• **Exercise**:
Copy the honey fungus text, starting with "Honey fungus: making" and going on through "not every year)", and change "autumn" to "fall".

• **Text**:
Honey fungus: making a spore print

Mushrooms and toadstools change as they age, so it can be difficult to identify them. Honey fungus can kill garden plants. Here’s how to check if a mushroom is likely to be honey fungus.

Honey fungus spore print with an ideal mushroom specimen

Honey fungus spore print with an ideal mushroom specimen

Quick facts

  • Mushrooms only appear in the autumn (and not every year)
  • Spores are pale in colour, as are the gills underneath the mushroom cap
  • Mushrooms grow in clumps, close to their food source
  • Species that affect gardens possess an annulus (ring of tissue) near the top of the stipe (stem), but this can be hard to see

Introduction

Fungi make multiple structures during their life cycles. Mushrooms or toadstools are their fruiting bodies. These carry spores (the fungal equivalent of seeds).

Taking a ‘spore print’ helps you identify different species as spore colours can be different. Making a spore print of a suspected honey fungus mushroom will help you distinguish it from the many other orange-brown mushrooms that may grow in the garden, but are harmless to living plants.

How to make a spore print

Equipment required:

  • Mushrooms
  • Scissors
  • Gloves
  • Black paper
  • White paper
  • Glass beaker
  1. Pick your mushroom
    Choose the freshest mushroom you can. Young mushrooms may be too immature to drop their spores, whereas old mushrooms may have already released all their spores. Young specimens of honey fungus look like button mushrooms, then uncurl as they age before turning dark and slimy once they are past their peak. Wear gloves when handling unknown mushrooms, or make sure to wash hands afterwards.
  2. Lay out the materials
    Cut the stipe (stem) off as close to the base of the cap as possible. Position the black and white paper on a flat surface where it can be left undisturbed for several hours. Place the mushroom, gills facing down, over both colours of paper (either cut the mushroom in half and place separately on the two sheets, or put the sheets side by side and place the mushroom so half rests over each colour).

• **Provided material**:
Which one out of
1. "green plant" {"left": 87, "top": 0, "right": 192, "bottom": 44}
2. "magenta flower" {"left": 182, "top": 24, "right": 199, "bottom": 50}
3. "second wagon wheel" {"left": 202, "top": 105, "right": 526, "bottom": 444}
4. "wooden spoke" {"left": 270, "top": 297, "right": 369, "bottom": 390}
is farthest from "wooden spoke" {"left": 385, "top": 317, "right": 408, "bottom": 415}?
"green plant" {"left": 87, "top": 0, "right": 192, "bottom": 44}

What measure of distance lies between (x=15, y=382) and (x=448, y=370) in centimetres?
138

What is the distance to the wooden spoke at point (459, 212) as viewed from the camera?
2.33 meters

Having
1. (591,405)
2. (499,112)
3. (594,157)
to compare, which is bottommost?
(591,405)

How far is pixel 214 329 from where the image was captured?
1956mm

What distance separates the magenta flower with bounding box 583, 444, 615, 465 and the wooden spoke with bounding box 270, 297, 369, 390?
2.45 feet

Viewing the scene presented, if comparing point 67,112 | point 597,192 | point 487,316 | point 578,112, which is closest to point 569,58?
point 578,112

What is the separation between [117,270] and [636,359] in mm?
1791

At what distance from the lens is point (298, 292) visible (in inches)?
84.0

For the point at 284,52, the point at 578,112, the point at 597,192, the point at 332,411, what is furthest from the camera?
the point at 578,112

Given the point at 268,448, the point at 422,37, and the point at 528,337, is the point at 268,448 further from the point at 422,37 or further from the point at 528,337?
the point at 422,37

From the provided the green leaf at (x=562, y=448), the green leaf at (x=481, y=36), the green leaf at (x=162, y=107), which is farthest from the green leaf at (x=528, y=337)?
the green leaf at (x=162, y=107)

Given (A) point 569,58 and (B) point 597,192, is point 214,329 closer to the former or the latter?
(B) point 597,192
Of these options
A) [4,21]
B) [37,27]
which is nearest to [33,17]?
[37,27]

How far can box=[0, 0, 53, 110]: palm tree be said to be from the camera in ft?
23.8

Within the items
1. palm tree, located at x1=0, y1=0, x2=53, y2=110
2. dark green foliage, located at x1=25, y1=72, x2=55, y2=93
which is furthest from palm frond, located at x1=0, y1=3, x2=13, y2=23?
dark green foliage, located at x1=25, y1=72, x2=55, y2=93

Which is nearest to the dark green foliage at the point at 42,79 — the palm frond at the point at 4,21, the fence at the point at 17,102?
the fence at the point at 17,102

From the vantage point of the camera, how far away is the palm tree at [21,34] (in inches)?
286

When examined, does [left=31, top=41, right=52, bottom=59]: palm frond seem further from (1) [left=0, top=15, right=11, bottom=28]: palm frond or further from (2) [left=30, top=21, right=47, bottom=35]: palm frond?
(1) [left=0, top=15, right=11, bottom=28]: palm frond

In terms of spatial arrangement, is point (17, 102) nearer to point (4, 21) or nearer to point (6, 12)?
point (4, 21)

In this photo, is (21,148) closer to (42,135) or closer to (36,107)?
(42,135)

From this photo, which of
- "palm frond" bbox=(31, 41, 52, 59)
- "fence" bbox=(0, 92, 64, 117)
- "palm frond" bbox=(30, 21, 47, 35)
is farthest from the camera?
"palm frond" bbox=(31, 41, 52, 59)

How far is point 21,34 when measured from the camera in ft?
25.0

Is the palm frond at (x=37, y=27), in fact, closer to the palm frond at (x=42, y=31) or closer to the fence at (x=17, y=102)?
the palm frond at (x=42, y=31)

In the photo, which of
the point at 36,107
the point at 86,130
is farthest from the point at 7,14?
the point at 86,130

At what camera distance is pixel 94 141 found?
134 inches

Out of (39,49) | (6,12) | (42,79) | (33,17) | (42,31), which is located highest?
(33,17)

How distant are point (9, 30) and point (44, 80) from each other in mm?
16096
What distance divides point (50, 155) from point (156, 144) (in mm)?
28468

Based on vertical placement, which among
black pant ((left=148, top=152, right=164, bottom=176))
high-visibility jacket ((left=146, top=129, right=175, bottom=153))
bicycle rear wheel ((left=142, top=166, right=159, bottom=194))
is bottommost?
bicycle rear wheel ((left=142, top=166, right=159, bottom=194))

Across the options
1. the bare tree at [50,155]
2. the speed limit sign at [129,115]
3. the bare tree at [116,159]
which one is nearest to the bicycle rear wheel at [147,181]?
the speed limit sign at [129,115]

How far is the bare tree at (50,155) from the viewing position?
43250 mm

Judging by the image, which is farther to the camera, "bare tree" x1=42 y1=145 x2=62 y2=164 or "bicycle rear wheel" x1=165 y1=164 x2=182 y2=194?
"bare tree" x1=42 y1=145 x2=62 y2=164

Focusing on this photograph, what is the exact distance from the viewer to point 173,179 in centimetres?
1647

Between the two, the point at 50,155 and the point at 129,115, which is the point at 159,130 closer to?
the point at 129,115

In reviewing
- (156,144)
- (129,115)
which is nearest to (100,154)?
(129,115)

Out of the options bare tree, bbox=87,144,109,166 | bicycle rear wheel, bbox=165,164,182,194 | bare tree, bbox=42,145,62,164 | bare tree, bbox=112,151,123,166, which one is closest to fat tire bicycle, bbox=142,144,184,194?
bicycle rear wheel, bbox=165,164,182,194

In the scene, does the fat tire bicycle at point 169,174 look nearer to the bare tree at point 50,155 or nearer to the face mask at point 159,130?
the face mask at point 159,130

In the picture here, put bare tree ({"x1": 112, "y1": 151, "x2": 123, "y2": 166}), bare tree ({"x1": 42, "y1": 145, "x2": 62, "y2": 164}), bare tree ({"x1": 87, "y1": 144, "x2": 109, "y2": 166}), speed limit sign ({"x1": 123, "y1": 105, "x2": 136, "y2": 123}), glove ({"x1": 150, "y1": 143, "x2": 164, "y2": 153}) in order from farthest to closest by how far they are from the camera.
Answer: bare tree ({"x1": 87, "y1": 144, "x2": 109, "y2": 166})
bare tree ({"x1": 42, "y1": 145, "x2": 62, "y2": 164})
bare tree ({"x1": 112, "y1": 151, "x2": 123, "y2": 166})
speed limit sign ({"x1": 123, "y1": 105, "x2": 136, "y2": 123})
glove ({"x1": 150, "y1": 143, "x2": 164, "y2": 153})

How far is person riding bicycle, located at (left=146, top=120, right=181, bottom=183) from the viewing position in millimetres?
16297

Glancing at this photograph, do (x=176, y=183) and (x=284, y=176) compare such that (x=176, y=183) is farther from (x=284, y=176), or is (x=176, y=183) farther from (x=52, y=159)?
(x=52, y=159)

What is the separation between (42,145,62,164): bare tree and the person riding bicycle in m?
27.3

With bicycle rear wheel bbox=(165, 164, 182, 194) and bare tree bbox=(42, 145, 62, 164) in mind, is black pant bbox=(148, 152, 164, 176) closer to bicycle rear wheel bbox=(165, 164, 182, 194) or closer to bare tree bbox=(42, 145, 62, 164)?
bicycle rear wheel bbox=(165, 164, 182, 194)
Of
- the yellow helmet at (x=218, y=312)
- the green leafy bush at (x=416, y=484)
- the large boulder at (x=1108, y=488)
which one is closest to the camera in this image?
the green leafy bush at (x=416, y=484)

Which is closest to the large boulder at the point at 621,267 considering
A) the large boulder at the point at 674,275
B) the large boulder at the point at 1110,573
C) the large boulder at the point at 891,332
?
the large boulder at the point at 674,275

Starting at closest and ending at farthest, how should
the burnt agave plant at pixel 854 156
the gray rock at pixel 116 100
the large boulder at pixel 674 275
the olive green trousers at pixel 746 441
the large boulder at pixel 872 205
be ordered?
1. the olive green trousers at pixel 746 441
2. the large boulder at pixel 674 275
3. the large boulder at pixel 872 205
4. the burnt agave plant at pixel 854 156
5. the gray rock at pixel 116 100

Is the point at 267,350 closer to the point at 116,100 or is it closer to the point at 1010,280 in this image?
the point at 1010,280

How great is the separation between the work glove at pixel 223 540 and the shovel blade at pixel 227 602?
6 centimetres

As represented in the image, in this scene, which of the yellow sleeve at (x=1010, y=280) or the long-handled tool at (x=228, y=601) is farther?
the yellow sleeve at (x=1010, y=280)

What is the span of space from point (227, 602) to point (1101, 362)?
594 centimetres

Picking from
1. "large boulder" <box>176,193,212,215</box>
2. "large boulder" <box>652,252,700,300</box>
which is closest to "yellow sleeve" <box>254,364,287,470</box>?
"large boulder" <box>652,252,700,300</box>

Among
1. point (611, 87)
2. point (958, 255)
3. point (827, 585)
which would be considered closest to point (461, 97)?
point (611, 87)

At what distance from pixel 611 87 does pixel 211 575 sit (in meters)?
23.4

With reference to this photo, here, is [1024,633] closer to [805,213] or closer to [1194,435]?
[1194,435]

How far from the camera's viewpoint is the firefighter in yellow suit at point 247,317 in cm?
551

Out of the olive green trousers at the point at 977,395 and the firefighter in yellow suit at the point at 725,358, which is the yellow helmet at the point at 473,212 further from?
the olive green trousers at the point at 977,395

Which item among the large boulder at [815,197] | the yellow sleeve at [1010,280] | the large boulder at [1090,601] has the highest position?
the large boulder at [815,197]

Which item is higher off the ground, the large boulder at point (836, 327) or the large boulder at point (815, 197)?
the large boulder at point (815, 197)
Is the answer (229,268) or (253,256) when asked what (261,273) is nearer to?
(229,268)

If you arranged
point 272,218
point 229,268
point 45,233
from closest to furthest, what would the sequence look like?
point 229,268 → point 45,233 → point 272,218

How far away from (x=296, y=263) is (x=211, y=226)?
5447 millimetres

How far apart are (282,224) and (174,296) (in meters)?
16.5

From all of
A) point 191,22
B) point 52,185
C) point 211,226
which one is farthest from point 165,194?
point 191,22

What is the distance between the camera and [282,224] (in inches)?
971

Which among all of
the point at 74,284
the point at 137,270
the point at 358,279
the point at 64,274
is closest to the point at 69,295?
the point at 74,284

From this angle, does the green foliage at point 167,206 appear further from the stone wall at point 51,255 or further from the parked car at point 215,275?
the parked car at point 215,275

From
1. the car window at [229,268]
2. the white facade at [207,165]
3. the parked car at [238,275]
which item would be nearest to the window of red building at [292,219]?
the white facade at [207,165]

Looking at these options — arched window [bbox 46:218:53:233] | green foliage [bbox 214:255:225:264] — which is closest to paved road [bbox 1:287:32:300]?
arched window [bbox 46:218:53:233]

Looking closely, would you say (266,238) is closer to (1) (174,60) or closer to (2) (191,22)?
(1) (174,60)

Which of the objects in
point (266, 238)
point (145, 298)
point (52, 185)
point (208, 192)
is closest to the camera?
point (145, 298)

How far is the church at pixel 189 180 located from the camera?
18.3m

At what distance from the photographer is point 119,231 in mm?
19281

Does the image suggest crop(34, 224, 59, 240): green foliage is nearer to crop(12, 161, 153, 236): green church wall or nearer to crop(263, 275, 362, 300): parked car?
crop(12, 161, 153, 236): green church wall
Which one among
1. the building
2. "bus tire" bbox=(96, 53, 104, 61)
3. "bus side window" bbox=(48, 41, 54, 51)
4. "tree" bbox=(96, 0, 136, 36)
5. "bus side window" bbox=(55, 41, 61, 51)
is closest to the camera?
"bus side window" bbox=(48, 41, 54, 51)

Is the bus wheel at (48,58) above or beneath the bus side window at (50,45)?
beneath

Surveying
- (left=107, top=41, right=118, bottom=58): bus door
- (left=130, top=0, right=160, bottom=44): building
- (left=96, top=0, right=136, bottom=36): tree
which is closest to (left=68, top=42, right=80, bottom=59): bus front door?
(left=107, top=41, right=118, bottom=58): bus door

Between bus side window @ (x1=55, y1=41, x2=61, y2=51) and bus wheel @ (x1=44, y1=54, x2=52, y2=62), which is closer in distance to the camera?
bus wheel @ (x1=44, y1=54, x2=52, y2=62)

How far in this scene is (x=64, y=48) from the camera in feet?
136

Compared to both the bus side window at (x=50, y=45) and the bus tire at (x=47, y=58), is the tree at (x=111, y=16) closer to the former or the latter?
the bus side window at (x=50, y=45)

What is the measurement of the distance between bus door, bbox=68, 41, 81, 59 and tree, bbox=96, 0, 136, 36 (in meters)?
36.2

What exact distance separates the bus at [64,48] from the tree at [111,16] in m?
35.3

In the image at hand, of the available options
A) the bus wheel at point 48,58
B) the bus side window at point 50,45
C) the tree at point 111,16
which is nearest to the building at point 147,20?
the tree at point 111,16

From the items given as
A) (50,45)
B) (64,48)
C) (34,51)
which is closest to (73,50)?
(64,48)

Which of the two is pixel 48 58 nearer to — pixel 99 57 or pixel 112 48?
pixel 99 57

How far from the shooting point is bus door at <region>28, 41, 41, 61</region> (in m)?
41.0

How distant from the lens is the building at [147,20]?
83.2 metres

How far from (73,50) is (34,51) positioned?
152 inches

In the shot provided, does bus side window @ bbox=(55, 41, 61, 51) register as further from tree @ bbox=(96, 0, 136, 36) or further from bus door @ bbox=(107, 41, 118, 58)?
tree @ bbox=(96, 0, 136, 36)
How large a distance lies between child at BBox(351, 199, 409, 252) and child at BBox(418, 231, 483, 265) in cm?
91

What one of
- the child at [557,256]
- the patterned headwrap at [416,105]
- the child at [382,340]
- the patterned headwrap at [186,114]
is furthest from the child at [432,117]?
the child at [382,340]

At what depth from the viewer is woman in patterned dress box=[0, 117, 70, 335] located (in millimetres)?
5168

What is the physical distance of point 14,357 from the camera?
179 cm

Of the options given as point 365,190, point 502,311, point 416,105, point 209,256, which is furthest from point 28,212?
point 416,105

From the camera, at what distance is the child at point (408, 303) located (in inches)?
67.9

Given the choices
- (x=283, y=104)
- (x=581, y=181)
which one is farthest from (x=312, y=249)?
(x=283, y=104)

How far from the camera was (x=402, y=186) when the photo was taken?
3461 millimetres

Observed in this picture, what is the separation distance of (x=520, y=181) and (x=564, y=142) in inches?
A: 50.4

• **Solution to this problem**:
Honey fungus: making a spore print

Mushrooms and toadstools change as they age, so it can be difficult to identify them. Honey fungus can kill garden plants. Here’s how to check if a mushroom is likely to be honey fungus.

Honey fungus spore print with an ideal mushroom specimen

Honey fungus spore print with an ideal mushroom specimen

Quick facts

  • Mushrooms only appear in the fall (and not every year)